◆ Exercícios propostos ◆
A. Informe quantas linhas contêm a sequência "higher". Responda somente com o número.
B. Dê prosseguimento à reportagem sobre a pedestrianização da Rua Mamede Simões a partir do ponto em que ela termina.

MOBILIDADE

Pedestrianização da Mamede Simões: quando e por que proibir carros em ruas do Recife?

Rua já é a 17ª que se tornará exclusiva para pedestres na capital pernambucana. Entenda o fenômeno

Cadastrado por

Katarina Moraes

Publicado em 05/01/2024 às 16:07 | Atualizado em 05/01/2024 às 16:16
O anúncio da pedestrianização da Rua Mamede Simões, localizada na área central da cidade, foi feito no final de 2023 - ALEXANDRE GONDIM/ACERVO JC IMAGEM

A expansão das cidades e a popularização dos automóveis inverteu a lógica da mobilidade nos tempos modernos. A rua, que antes abrigava todos os meios de locomoção, passou a ter os veículos como prioridade e afastou os pedestres para as calçadas. Hoje, Recife e outras capitais aderem ao movimento contrário: o de tornar vias exclusivas para o caminhar — como vai acontecer em breve com a Rua Mamede Simões.

O anúncio da pedestrianização da via, localizada na área central da cidade, foi feito no final de 2023 atendendo a uma demanda antiga dos frequentadores dela, que é tomada por bares e restaurantes. Diariamente, à noite, a passagem dos veículos já era dificultada, acontecendo pelos pequenos trechos que não são ocupados por mesas e cadeiras.

◆ Linhas extraídas ◆
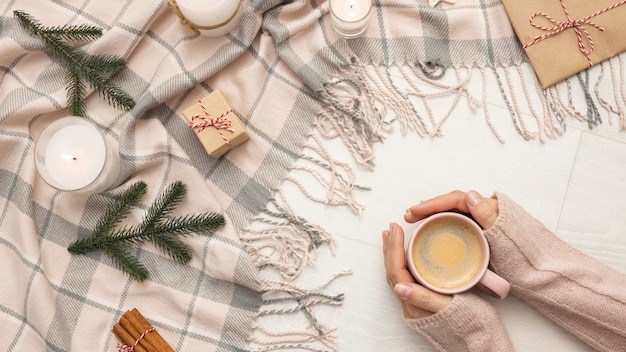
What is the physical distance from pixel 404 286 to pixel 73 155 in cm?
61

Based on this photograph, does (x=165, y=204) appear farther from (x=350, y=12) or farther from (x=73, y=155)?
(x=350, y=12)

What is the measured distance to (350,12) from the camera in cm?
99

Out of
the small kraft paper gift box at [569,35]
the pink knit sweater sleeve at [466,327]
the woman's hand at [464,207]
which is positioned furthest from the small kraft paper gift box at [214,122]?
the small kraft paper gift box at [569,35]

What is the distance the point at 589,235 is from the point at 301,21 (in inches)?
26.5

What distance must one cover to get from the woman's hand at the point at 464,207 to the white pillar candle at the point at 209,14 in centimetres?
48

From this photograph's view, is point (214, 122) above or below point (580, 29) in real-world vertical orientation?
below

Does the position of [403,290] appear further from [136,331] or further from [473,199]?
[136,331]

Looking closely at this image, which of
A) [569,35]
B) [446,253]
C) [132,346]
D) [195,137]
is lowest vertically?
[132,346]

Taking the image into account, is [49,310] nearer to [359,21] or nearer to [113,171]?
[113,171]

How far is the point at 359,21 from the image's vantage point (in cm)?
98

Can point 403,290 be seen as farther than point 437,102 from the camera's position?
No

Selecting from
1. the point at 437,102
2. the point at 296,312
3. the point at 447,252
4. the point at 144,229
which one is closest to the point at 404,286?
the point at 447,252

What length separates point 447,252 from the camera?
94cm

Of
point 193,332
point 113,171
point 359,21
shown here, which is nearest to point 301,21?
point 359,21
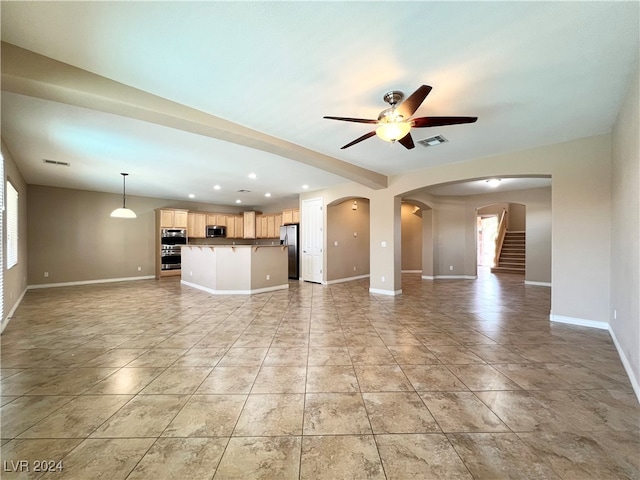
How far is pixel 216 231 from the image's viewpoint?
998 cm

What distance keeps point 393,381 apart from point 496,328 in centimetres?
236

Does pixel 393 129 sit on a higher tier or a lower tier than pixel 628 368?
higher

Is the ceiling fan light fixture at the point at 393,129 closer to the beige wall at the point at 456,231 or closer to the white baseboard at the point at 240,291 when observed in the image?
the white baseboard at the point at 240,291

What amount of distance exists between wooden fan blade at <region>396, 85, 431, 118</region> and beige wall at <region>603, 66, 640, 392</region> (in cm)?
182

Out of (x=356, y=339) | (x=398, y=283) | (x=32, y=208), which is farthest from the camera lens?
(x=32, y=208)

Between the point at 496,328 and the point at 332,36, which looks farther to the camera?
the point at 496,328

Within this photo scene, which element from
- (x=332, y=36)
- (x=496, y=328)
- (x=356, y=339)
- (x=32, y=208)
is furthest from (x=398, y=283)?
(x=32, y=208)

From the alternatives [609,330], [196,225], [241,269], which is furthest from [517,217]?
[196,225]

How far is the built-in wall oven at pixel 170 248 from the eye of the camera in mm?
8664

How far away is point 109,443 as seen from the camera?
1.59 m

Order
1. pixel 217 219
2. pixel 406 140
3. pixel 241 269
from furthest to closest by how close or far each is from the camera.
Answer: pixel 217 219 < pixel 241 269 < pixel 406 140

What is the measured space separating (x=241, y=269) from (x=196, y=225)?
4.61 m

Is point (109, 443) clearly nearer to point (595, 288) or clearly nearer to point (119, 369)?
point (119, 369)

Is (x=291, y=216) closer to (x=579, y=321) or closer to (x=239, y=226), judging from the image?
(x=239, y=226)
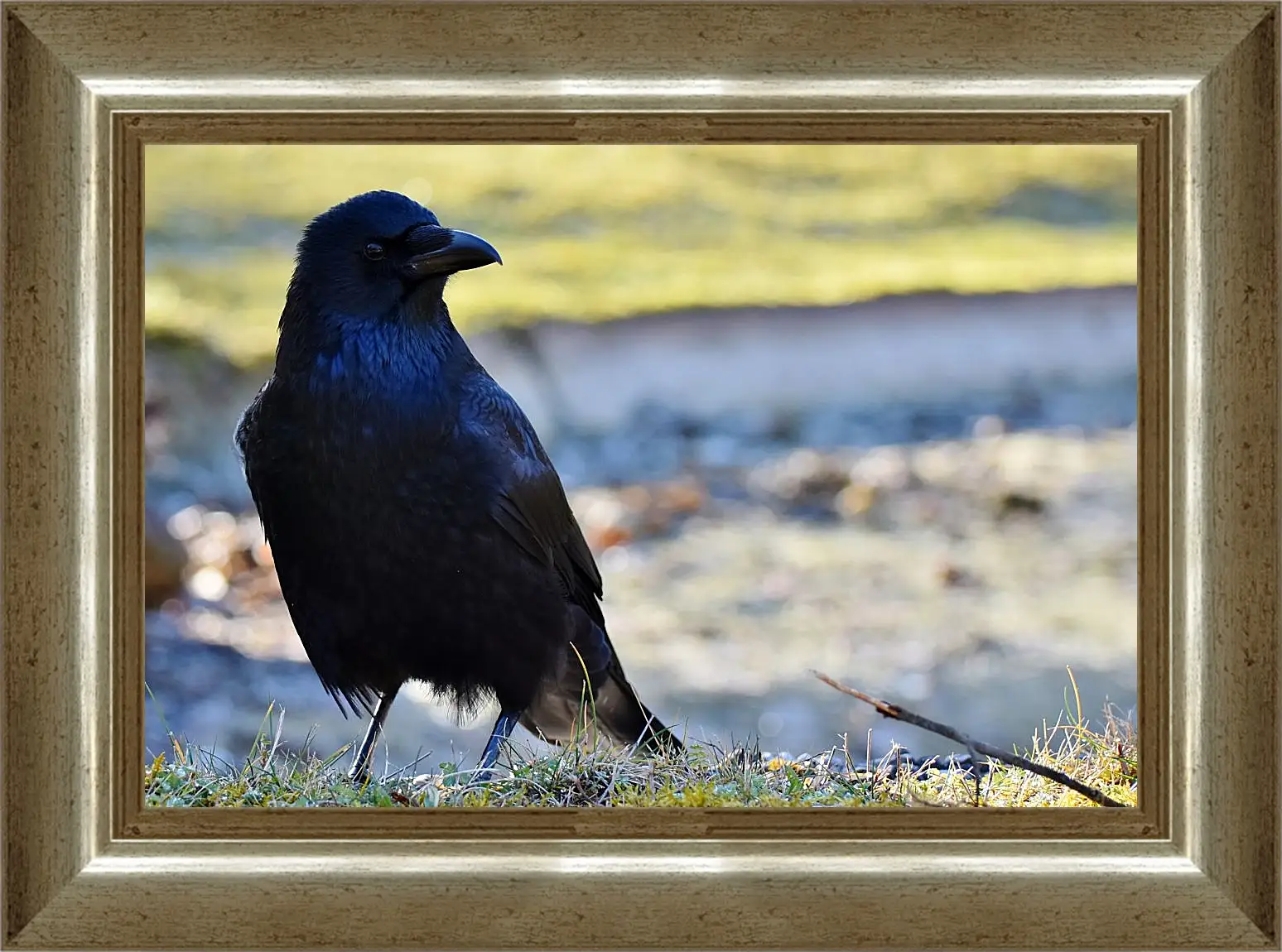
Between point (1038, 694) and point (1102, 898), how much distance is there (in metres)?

◆ Respostas esperadas ◆
A. 2

B.
Agora, ela terá o pavimento elevado à altura das calçadas, proibindo completamente a passagem de carros entre a Rua da União e a Rua da Aurora — trecho que ganhará também áreas de convivência, bicicletários e paisagismo. Já entre o Parque 13 de Maio e a Rua da União, vão poder circular somente veículos para carga e descarga dos moradores da rua.

Para garantir isso, sinalizações serão instaladas para informar que quem passar por esse trecho sem esse intuito poderá ser multado.

Projeto gráfico que mostra como a Rua Mamede Simões deve ficar após a pedestrianização - DIVULGAÇÃO
Projeto gráfico que mostra como a Rua Mamede Simões deve ficar após a pedestrianização - DIVULGAÇÃO

CRÍTICAS DOS MORADORES

Essa exceção de tráfego foi dada pela Prefeitura do Recife em resposta aos próprios moradores da rua, mas mesmo com ela alguns se mostram preocupados com a pedestrianização. “Precisam chamar os moradores para serem ouvidos e fazer um projeto que atenda às necessidade de todos, não chegar impondo”, disse Carméria Régia Carlos, 57, síndica do Edifício Alfa, que fica na rua.

Em geral, eles temem que a locomoção - principalmente das pessoas com mobilidade reduzida - seja dificultada, que a rua seja esvaziada pela falta de estacionamentos, atraia pessoas em situação de rua e que cause congestionamento nas ruas próximas. “À primeira vista, acho a pedestrianização um problema porque o projeto não dialoga conosco”, disse o jornalista e morador Bruno Vieira, de 37 anos.

Há, também, os menos pessimistas. André Rosemberg, proprietário do Bar Central, um dos mais tradicionais da via, acha que a mudança “pode ser uma coisa boa ou muito ruim”. “Se não tiver controle urbano, a tendência é que a Mamede decaia ainda mais. E se os bares fecharem, aí piora”, opinou.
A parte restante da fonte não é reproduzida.